■ WHAT THIS TASK INVOLVES: Please copy exactly the lines from the one containing "A Kilometer Point" to the end of the entries, both included, and nothing else. Omit every picture.

Short text fragments from websites

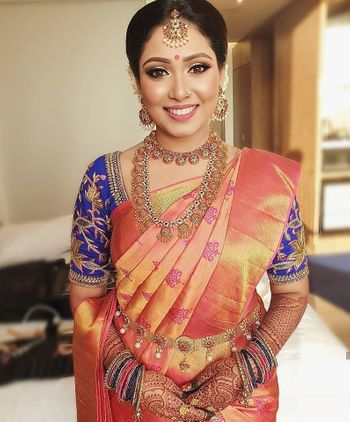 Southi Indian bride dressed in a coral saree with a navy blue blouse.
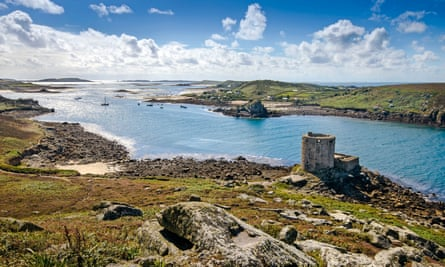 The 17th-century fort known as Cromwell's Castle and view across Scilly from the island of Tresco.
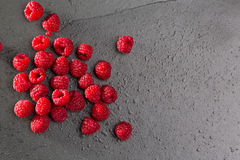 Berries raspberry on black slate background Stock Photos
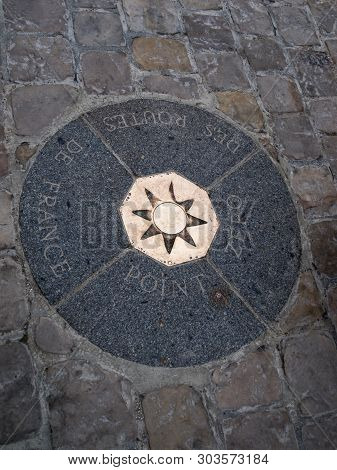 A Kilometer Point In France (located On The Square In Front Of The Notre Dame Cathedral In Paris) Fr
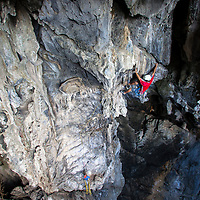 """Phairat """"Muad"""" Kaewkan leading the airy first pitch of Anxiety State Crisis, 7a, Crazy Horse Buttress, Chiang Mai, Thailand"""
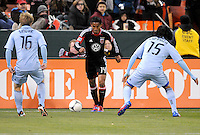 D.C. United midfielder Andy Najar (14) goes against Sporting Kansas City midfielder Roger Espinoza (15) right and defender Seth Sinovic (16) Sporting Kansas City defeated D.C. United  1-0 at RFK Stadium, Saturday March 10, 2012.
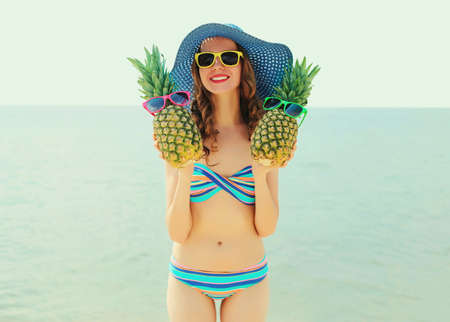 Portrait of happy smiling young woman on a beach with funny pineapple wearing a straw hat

■ SOLVED EXERCISE:
 A Kilometer Point In France (located On The Square In Front Of The Notre Dame Cathedral In Paris) Fr
 """Phairat """"Muad"""" Kaewkan leading the airy first pitch of Anxiety State Crisis, 7a, Crazy Horse Buttress, Chiang Mai, Thailand"""
 D.C. United midfielder Andy Najar (14) goes against Sporting Kansas City midfielder Roger Espinoza (15) right and defender Seth Sinovic (16) Sporting Kansas City defeated D.C. United  1-0 at RFK Stadium, Saturday March 10, 2012.
 Portrait of happy smiling young woman on a beach with funny pineapple wearing a straw hat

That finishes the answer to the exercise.